第6話 過去②
私が高校2年生になる少し前ぐらいから我が家に新しい家族が出来た。
父が一目惚れをしてしまったらしくペットショップから買ってきたベンガルの子猫だ。
まるでヒョウのようにも見える美しいトラ柄。触るともこもこで気持ちいい肌触り。少し、つり目だけど愛くるしい瞳。そして、野生の血を引いているはずなのに、甘えん坊なところ。たしかに父が連れて帰ってきたくなる気持ちも分からないでもない。
ゲージに入れて、父が猫と共に帰って来た日は
例の如く、夫婦喧嘩から始まった。うちにペットを飼う余裕はないとか、どうせ貴方は世話にすぐに飽きて結局は私の負担になるじゃないとか。
2人を見ているとどうして結婚して夫婦になったのか疑問に思う。
好き同士だったはずで愛し合っていたから結ばれたんじゃないの?その結果、私が産まれてきたはずなのに...。
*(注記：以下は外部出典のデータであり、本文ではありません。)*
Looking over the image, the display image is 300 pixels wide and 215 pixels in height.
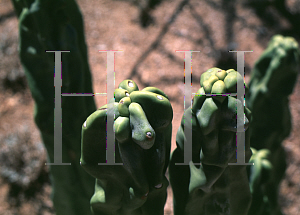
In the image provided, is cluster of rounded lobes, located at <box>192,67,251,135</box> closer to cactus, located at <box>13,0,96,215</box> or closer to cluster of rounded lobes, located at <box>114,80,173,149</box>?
cluster of rounded lobes, located at <box>114,80,173,149</box>

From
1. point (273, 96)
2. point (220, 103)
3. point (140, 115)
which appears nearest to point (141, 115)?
point (140, 115)

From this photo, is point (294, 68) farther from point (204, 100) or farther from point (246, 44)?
point (246, 44)

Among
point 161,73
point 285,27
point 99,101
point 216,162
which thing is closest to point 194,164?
point 216,162

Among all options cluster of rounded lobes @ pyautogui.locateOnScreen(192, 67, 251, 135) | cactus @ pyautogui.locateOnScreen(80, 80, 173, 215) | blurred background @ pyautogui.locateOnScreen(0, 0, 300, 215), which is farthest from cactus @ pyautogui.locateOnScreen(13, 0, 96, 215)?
blurred background @ pyautogui.locateOnScreen(0, 0, 300, 215)

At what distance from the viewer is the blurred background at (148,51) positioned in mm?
1748

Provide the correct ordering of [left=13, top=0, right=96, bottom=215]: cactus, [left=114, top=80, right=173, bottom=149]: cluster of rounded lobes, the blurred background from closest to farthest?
[left=114, top=80, right=173, bottom=149]: cluster of rounded lobes, [left=13, top=0, right=96, bottom=215]: cactus, the blurred background

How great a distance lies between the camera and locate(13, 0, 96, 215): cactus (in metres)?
0.71

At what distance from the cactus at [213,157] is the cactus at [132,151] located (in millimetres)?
43

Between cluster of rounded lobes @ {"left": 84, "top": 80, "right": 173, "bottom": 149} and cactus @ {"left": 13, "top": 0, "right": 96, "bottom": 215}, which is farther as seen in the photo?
cactus @ {"left": 13, "top": 0, "right": 96, "bottom": 215}

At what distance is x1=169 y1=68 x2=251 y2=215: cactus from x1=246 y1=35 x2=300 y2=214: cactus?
27 centimetres

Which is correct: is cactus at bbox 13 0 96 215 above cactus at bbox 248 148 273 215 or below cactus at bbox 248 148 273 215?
above

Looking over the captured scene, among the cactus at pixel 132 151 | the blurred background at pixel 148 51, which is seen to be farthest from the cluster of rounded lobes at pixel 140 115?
the blurred background at pixel 148 51

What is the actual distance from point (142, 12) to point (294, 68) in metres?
1.52

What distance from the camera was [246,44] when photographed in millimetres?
2146
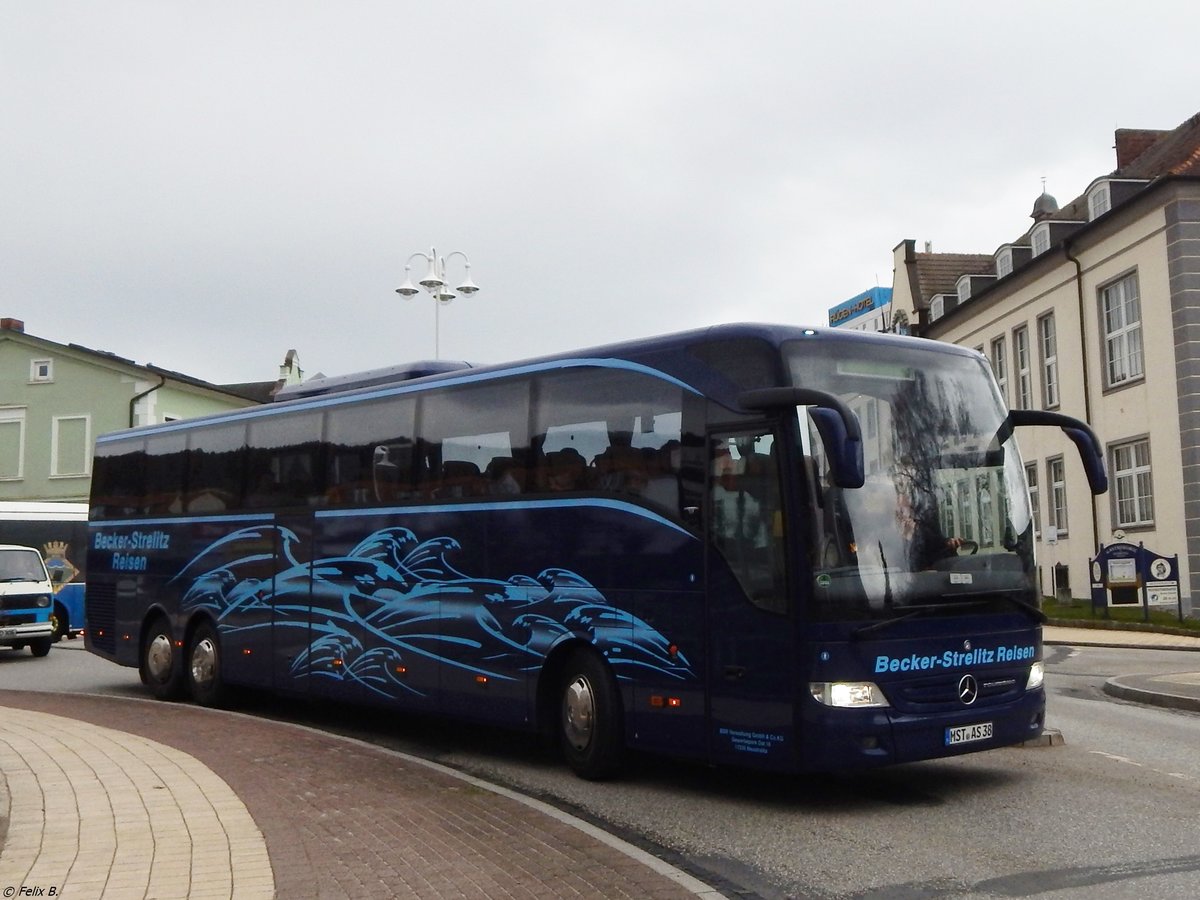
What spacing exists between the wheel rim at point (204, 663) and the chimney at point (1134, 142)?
113ft

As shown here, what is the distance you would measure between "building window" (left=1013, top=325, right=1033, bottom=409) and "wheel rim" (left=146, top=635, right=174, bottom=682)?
95.6 feet

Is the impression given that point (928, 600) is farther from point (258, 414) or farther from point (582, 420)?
point (258, 414)

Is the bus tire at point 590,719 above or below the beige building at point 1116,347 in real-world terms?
below

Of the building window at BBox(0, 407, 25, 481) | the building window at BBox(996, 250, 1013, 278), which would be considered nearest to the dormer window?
the building window at BBox(996, 250, 1013, 278)

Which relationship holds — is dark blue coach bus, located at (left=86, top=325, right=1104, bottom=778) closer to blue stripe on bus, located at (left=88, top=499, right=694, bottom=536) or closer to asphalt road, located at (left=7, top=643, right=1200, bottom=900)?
blue stripe on bus, located at (left=88, top=499, right=694, bottom=536)

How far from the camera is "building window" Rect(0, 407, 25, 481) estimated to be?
5325 centimetres

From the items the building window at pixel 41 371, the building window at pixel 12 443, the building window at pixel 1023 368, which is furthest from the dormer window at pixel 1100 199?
the building window at pixel 12 443

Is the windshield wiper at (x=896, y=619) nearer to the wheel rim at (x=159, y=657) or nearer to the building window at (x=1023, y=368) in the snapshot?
the wheel rim at (x=159, y=657)

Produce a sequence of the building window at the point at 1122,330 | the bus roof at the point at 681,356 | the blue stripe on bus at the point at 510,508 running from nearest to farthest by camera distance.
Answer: the bus roof at the point at 681,356 < the blue stripe on bus at the point at 510,508 < the building window at the point at 1122,330

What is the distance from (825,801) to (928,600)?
63.1 inches

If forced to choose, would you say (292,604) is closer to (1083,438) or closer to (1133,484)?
(1083,438)

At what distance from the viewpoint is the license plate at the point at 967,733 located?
899 centimetres

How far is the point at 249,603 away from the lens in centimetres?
1523

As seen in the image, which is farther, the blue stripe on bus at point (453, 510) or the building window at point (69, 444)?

愛には終わりがあることを私は若干17歳にして悟っていた。
結局、最初は飼うことに反対していた母も子猫の可愛さに負け、1週間経った頃にはモモと名付け 溺愛していた。
両親の仲もモモが居ることで衝突することが少なくなり、少しの間だけ平和な日常が続いた。
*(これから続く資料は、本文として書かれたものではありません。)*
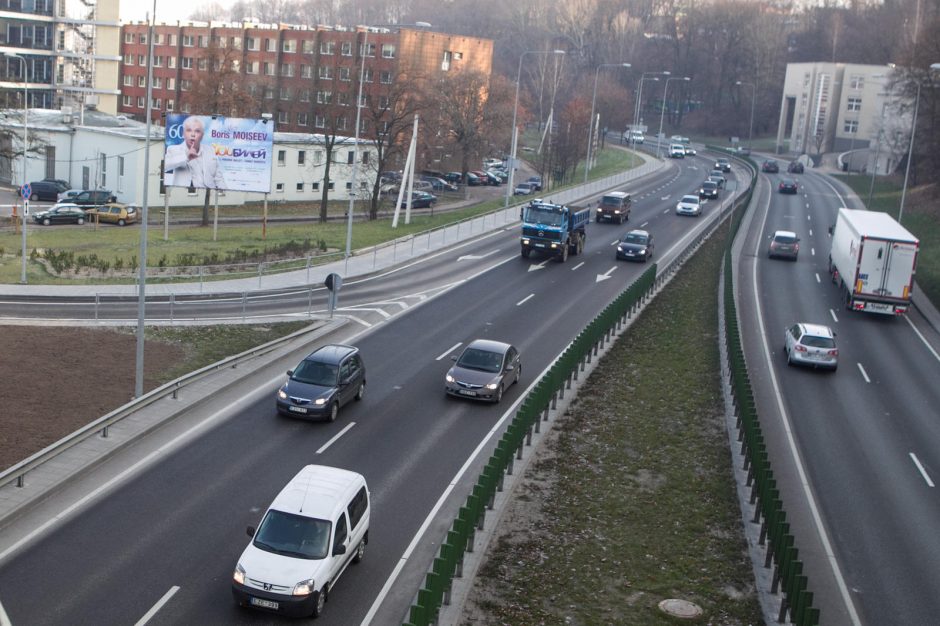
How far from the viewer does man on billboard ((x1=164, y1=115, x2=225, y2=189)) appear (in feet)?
158

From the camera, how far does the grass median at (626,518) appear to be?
50.3 ft

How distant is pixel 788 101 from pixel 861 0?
50.1 m

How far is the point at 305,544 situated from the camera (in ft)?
48.5

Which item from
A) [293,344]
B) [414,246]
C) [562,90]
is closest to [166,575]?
[293,344]

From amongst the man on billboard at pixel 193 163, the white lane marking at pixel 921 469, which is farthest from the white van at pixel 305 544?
the man on billboard at pixel 193 163

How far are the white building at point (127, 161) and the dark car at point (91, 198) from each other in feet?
7.43

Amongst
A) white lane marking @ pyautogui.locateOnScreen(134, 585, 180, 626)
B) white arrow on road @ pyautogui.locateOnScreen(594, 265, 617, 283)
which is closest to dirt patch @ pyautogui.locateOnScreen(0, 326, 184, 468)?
white lane marking @ pyautogui.locateOnScreen(134, 585, 180, 626)

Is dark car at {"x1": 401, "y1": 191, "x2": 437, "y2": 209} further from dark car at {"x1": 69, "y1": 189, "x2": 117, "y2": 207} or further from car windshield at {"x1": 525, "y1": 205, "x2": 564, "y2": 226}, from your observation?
car windshield at {"x1": 525, "y1": 205, "x2": 564, "y2": 226}

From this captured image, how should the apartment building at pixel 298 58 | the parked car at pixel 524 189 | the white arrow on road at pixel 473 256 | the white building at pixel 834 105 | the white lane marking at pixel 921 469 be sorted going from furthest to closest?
the white building at pixel 834 105 → the apartment building at pixel 298 58 → the parked car at pixel 524 189 → the white arrow on road at pixel 473 256 → the white lane marking at pixel 921 469

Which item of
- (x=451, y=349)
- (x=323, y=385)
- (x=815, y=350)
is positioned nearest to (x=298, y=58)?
(x=451, y=349)

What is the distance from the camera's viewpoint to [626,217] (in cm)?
6328

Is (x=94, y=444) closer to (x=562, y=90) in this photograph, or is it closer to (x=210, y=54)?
(x=210, y=54)

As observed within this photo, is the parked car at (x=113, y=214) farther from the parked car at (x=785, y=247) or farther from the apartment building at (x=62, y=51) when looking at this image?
the parked car at (x=785, y=247)

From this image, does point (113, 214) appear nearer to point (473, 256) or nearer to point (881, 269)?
point (473, 256)
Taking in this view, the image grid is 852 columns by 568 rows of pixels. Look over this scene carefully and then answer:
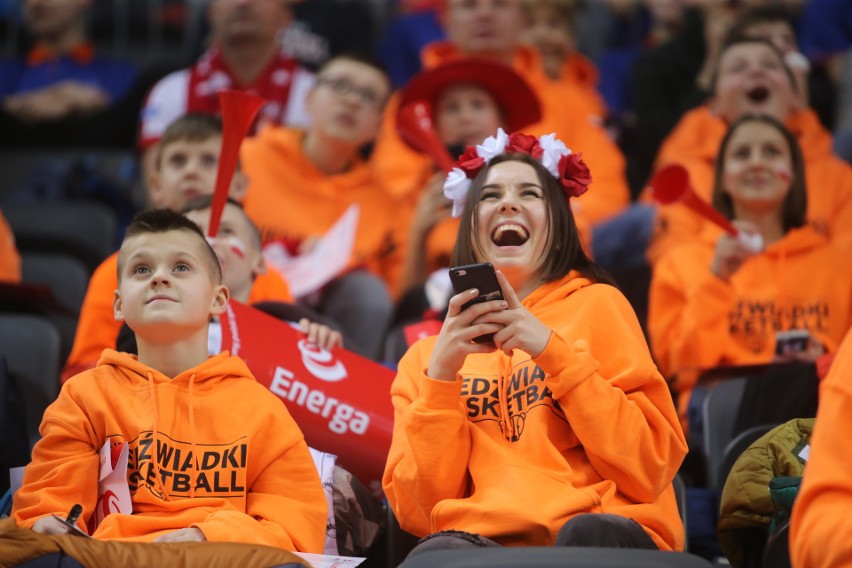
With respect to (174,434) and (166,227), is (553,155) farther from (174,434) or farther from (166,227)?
(174,434)

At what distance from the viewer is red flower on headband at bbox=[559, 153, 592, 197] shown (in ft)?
10.4

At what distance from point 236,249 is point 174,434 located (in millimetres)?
958

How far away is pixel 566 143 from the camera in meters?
5.26

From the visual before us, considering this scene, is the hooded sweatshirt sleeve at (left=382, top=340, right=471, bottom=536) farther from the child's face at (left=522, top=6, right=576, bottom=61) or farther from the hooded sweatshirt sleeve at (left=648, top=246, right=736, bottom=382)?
the child's face at (left=522, top=6, right=576, bottom=61)

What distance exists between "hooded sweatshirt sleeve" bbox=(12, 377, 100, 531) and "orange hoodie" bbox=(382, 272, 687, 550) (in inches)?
24.7

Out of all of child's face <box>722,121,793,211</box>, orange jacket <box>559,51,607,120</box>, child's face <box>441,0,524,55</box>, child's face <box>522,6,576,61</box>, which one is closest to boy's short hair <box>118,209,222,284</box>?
child's face <box>722,121,793,211</box>

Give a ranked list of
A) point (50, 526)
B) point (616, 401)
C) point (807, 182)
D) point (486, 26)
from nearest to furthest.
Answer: point (50, 526)
point (616, 401)
point (807, 182)
point (486, 26)

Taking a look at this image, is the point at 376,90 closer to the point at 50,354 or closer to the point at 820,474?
the point at 50,354

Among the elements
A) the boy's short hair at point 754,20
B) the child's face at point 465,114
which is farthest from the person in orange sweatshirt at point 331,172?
the boy's short hair at point 754,20

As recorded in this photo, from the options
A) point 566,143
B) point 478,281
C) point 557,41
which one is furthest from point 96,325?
point 557,41

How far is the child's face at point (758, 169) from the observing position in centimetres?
428

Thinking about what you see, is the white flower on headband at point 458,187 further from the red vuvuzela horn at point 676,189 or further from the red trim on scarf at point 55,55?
the red trim on scarf at point 55,55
でも、ある日私がたまたま学校から帰宅する時間が早い時があった。玄関の鍵をあけ、ドアを開けるとモモがお座りをして待っていた。
モモを抱き上げ、リビングまで移動すると、いつもリビングでテレビを見ている母の姿はなかった。
きっと、買い物にでも行っているんだろう。
夏特有の生暖かい風邪があたり、不思議に思い、
バルコニーの窓を見ると、母は急いで居たのか窓は空いたまま、洗濯は干しているものとカゴに入れたままのもも明らかに中途半端で終わっている。
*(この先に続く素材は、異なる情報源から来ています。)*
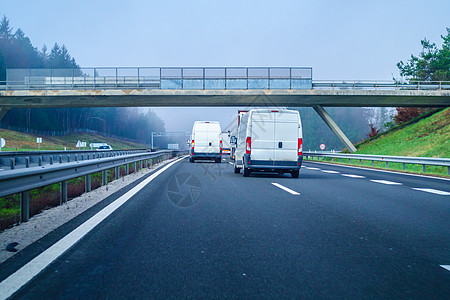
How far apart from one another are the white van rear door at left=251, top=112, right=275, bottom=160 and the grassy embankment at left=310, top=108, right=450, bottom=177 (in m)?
13.6

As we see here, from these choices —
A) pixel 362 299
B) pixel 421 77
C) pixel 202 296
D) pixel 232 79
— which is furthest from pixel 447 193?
pixel 421 77

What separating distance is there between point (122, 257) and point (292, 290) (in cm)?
178

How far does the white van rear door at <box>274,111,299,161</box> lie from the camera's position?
14305 millimetres

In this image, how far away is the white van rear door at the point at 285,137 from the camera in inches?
563

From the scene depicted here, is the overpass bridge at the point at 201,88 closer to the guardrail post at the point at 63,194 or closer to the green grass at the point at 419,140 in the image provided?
the green grass at the point at 419,140

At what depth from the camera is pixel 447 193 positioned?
32.9 feet

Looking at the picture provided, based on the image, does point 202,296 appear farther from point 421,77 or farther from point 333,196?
point 421,77

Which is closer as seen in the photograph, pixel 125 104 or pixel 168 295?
pixel 168 295

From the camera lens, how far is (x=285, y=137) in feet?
47.1

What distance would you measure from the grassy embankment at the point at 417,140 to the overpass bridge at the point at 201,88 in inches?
91.4

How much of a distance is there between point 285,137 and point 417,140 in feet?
81.4

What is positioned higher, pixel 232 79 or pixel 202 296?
pixel 232 79

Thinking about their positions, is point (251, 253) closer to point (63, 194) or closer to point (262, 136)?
point (63, 194)

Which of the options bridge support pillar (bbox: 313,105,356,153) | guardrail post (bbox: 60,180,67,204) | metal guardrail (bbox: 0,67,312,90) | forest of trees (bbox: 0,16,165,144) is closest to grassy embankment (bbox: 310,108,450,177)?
bridge support pillar (bbox: 313,105,356,153)
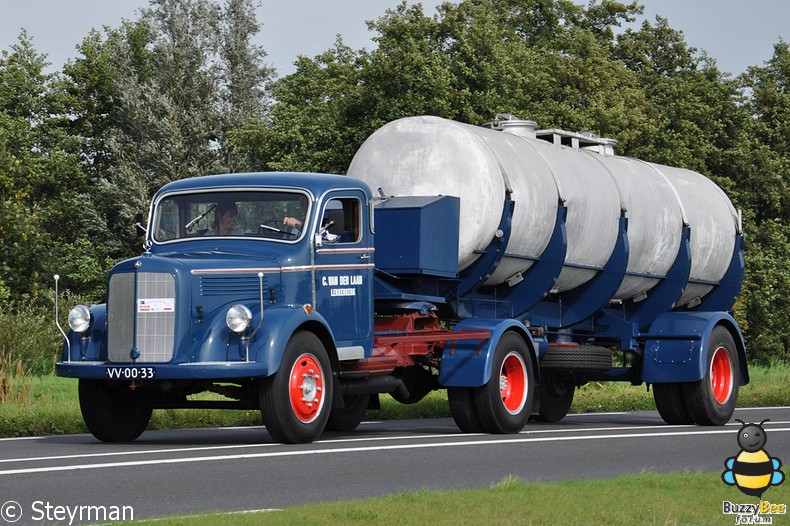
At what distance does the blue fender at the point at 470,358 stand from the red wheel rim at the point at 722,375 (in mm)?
4751

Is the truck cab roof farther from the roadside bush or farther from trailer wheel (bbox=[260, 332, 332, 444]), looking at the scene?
the roadside bush

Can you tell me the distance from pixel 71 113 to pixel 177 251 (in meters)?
50.9

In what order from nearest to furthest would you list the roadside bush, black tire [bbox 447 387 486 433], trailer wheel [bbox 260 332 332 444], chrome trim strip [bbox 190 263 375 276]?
trailer wheel [bbox 260 332 332 444] < chrome trim strip [bbox 190 263 375 276] < black tire [bbox 447 387 486 433] < the roadside bush

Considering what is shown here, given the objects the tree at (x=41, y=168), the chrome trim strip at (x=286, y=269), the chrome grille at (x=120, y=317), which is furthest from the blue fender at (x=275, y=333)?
the tree at (x=41, y=168)

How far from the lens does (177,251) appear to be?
1541cm

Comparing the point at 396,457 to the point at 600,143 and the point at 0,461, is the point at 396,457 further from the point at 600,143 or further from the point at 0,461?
the point at 600,143

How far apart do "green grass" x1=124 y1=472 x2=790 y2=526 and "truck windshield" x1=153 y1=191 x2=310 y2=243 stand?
18.4 ft

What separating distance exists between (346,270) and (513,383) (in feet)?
9.75

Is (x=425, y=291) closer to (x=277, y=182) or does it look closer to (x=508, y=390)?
Answer: (x=508, y=390)

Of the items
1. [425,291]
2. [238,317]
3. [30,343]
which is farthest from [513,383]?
[30,343]

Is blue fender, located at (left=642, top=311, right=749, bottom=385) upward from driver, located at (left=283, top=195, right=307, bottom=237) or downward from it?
downward

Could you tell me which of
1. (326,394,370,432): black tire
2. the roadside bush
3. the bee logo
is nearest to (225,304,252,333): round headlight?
(326,394,370,432): black tire

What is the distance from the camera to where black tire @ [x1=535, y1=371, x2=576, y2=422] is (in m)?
20.6

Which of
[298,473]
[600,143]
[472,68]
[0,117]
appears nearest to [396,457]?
[298,473]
何かあったのだろうかと疑問に思いつつ、私はあることを思いついてしまった。
してはいけないと、やってはいけないと頭の中では理解している。でも、こんなチャンス2度とないからもしれない。
「モモ、ごめんね...」
私は抱いていたモモを床に乱暴に落とし、テーブルの鉛筆立てに置いてあったハサミを思いっきりモモに突き立てた。